Wealthy states and regions face the dilemma of designing border controls that reflect not only the needs and demands of their populations, but also their responsibility to those seeking to enter their territory. None of this is new: ever since national frontiers were invented, people have been crossing them, whether formally or under the radar. Whether they have done so in search of economic opportunities or to escape violence or environmental disasters, host countries have reacted with a mix of welcome and wariness.
States that tighten their borders encourage desperate people, exploited by cynical smugglers and traffickers, to take greater risks to cross them. As the International Organization for Migration stated shortly after the Lampedusa tragedy, implementation of enhanced border controls “did not have sufficient impact or decrease the number of arrivals to the South of Europe in the long run. On the contrary, migrants started to explore alternative and mostly dangerous routes with a frequent rate of deaths at sea.”
Of course, not all migrants are refugees or require protection. In fact, migrants on the same boat may have very different motives – what policymakers call “mixed migration.” But, faced with a complex picture, states have tended to address the flow of migrants they deem undesirable by saying, in effect, “out of sight, out of mind.” This is especially true when domestic anti-immigrant sentiment spikes, typically during economic downturns like the one that many regions currently are experiencing.
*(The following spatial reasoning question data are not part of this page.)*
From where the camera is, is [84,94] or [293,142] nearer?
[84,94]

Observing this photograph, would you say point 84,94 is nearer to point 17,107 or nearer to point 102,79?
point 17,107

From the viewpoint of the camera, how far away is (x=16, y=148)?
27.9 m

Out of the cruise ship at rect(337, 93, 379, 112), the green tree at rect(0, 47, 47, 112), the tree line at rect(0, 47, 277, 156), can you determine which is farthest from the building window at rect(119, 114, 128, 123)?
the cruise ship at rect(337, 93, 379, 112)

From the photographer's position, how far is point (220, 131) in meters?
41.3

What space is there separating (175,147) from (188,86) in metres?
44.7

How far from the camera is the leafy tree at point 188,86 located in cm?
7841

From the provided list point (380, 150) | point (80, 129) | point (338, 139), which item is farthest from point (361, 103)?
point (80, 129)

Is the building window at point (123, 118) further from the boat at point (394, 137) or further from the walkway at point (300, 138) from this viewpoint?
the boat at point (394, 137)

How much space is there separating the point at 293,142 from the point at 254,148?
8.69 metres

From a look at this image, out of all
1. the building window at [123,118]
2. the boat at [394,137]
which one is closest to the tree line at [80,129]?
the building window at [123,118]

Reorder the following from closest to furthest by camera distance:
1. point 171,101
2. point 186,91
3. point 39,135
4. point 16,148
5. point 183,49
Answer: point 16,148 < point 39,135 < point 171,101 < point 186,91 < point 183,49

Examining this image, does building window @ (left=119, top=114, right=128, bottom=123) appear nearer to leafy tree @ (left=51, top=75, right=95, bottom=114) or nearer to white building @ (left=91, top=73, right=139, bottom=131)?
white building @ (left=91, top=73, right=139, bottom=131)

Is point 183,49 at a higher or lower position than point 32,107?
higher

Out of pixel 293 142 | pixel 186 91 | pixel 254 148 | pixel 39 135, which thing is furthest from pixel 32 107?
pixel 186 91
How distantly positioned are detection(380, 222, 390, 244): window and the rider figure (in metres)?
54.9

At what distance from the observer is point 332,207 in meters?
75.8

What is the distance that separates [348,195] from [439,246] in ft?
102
A single-minded focus on sealing borders – a particularly worrying trend in states’ approach to migration controls today – tends to regard migrants as unwanted trespassers even before their status can be determined, their rights upheld, or their contributions acknowledged. It may also discourage people from helping the vulnerable: there are reports in the Mediterranean of private vessels avoiding migrant boats in distress for fear of being reprimanded by European border patrols.
We must recognize the desperation of those who attempt these journeys. From friends or from the media, they know what awaits them. They are aware of the risks and have heard the horror stories. Seeing their options for passage narrowing, they put themselves at the mercy of unscrupulous smugglers, often at enormous expense. They are crammed onto precarious ships that cannot bear the load. They travel at night, when neither border police nor rescue operations can see them.
Equally important, governments should view migration as a profoundly binding dimension of the human experience. Through migration, human beings share an understanding of sorrow, hope, and compassion. Indeed, this understanding has inspired some of the international community’s greatest feats of solidarity, such as the 1951 Refugee Convention, which defines a person’s right to find safe havens across borders.
The continuing rise in migrant deaths in transit poses a conundrum: as these migrants are pushed toward trafficking and smuggling networks, they are dragged further into the grey areas of the international community’s response. For example, the European Union’s border police do not have clear search-and-rescue guidelines for migrant ships in distress. Member states are divided on how to address this, and recent discussions in Brussels have only begun to make some progress.
As 2014 begins, the world needs clearer lines of responsibility for averting further tragedies. As an international community, we owe migrants and refugees greater compassion. Otherwise, we will continue to wake, every so often, to find a graveyard on our shores.